Dans les petites cours allemandes, on jeta feu et flammes contre la trahison de l’Autriche.

L’acceptation par le cabinet de Pétersbourg des quatre garanties ne fut pas cependant sans un effet très utile pour la Russie. Elle n’avait pas arrêté la signature du traité ; elle permit du moins à l’Autriche de décliner encore l’obligation du casus belli. Le lendemain même de la signature, Buol écrivait à Hübner que l’adhésion de la Russie était complète ; que ses intentions lui semblaient sérieuses ; et qu’il y avait lieu de se prêter à des négociations. Et alors, tandis qu’on se battait en Crimée, on commença à négocier à Vienne (15 mars). Une nouvelle conférence s’y ouvrit pour régler les quatre garanties acceptées en principe. L’action diplomatique et l’action militaire s’engagèrent en même temps, la première modérant ou accélérant son allure suivant les péripéties de la seconde.
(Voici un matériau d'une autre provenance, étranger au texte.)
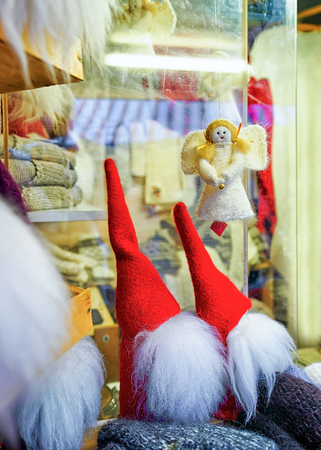 Riga, Latvia: Small statues of angels and gnomes at the Riga Christmas Market in Latvia. Market takes place from beginning of December. Selective focus
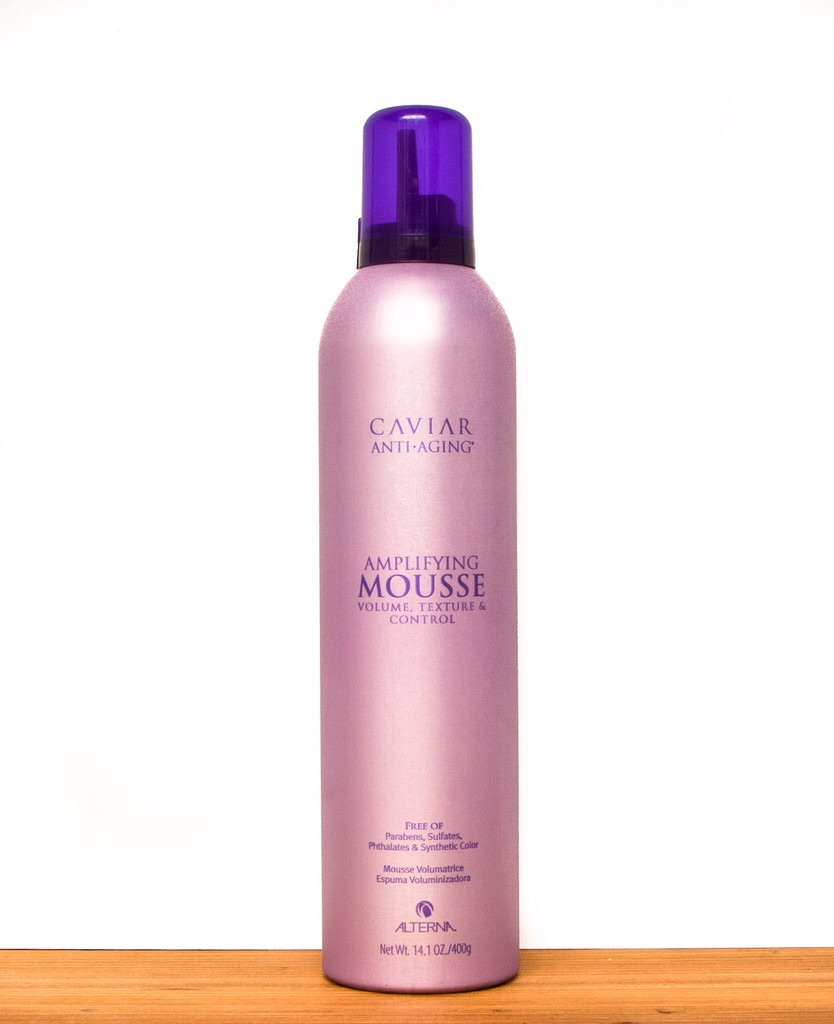 """Use mousse on damp hair, such as Alterna Hair Care Caviar Anti-Aging Amplifying Mousse, to add movement and body without stiffness or stickiness, then elongate your frame by pulling hair back and away from your face. """"When the hair is pulled back behind the jawline a women looks lean and effortless."""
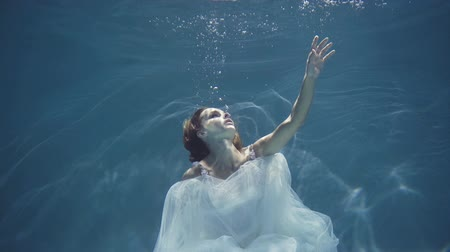 plavat : Young blonde woman in vintage white dress swim underwater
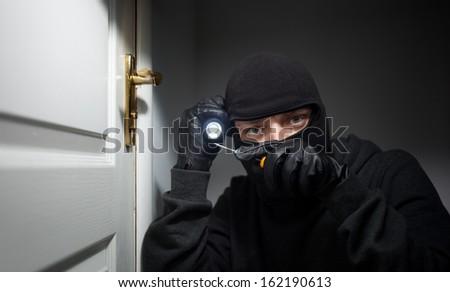 Thief Burglar opening  door - stock photo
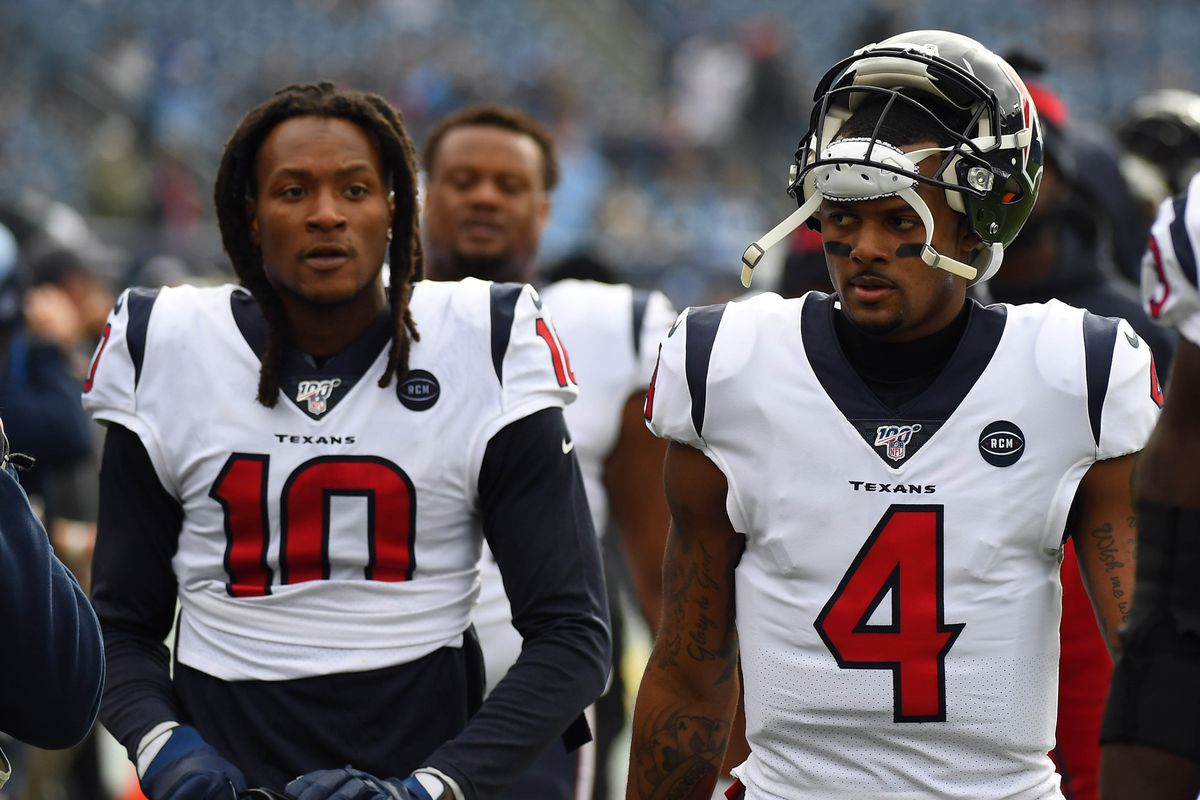 Houston Texans quarterback Deshaun Watson and Houston Texans wide receiver DeAndre Hopkins walk off the field after warmups before the game against the Tennessee Titans at Nissan Stadium.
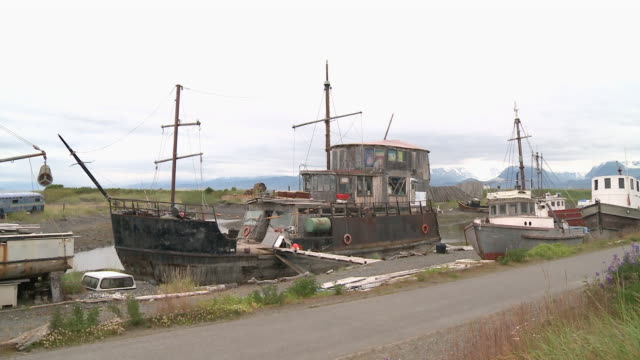 """run down and rusted metal fishing boat with three tier wooden cabin dry-docked at homer boat harbor on homer spit, other boats also dry-docked, snow capped mountains of kachemak bay state park and wilderness park in background."" - homer alaska stock videos & royalty-free footage"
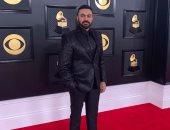 صور.. محمد كريم على السجادة الحمراء لحفل توزيع جوائز Grammy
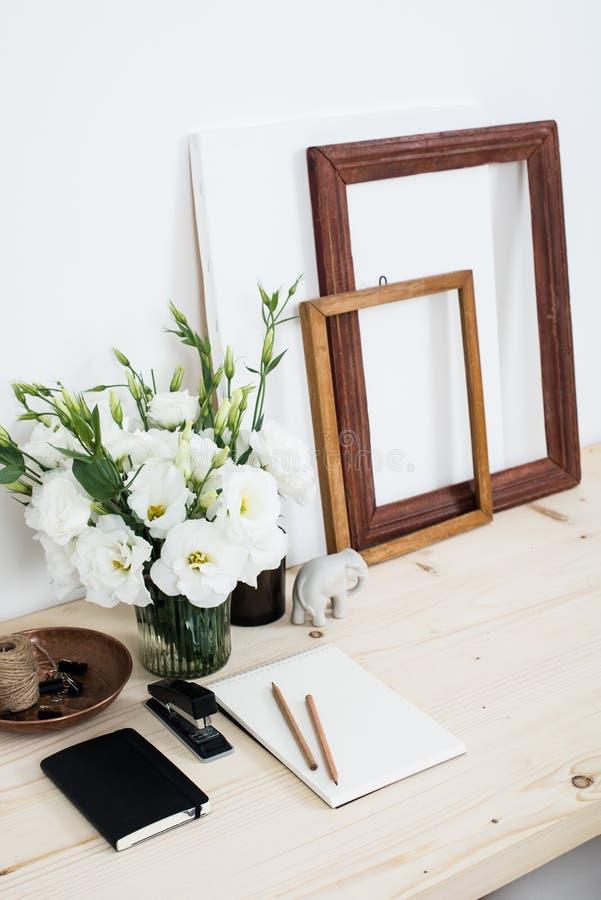 Vitt modernt kvinnligt arbetsskrivbord med blommor arkivbild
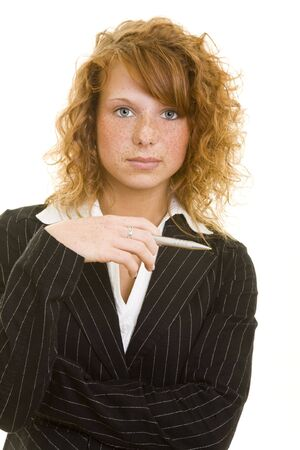 Young redhaired woman in a business suit Stock Photo - 5133734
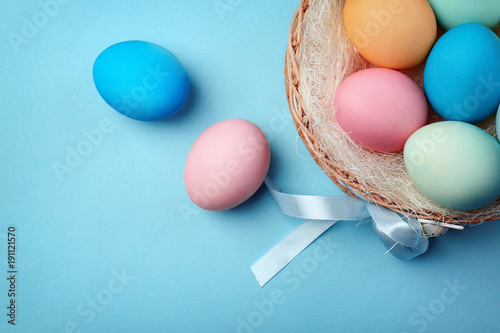 Dyed Easter eggs on color background
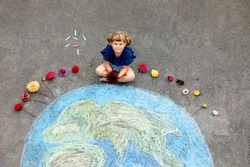 Little preschool girl with flowers and earth globe painting with colorful chalks on ground. Positive toddler child. Happy earth day concept. Creation of children for saving world, environment and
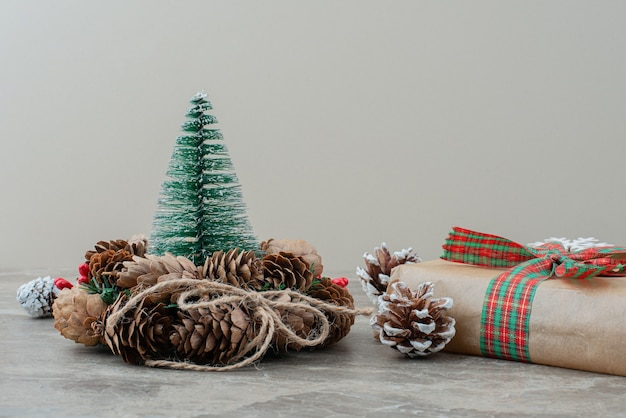 De doos van de gift van kerstmis, dennenappels en krans op marmeren tafel. Gratis Foto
Le roi de Prusse fut convié à s’annexer au traité, par l’Autriche sèchement, par l’Angleterre vivement, par la France violemment. « Après tout, disait notre ambassadeur Moustier, nous préférerions vous voir franchement alliés à la Russie, parce qu’alors les positions seraient nettes et le champ de bataille tout à fait indiqué. » Le cabinet autrichien demanda à Berlin plus que l’annexion au traité : la mobilisation, en vue de la nécessité, peut-être prochaine, de passer à l’offensive. Le roi de Prusse, inébranlable, répondit à l’invitation des puissances qu’il attendait de connaître l’interprétation donnée aux quatre points (5 janvier 1855). Quant à la demande de mobiliser, il la rejeta avec indignation. « L’idée d’une attitude offensive contre la Russie l’avait sérieusement blessé. L’Autriche le trouverait prêt à la défensive, jamais à l’offensive. » Sous son influence, la Diète, à laquelle l’invitation de mobiliser avait été également transmise, s’y refusa ; elle n’accorda que la mise sur pied de guerre des contingens fédéraux, en vertu de l’article 2 du pacte fédéral, et non en vertu du traité du 20 avril, dont l’objet lui paraissait atteint (8 février). « Prenez garde, dit Moustier à Bismarck, de passage à Berlin, que cette politique du Roi ne vous conduise à Iéna. — Pourquoi pas, riposta Bismarck, à Leipzig ou à Waterloo ? »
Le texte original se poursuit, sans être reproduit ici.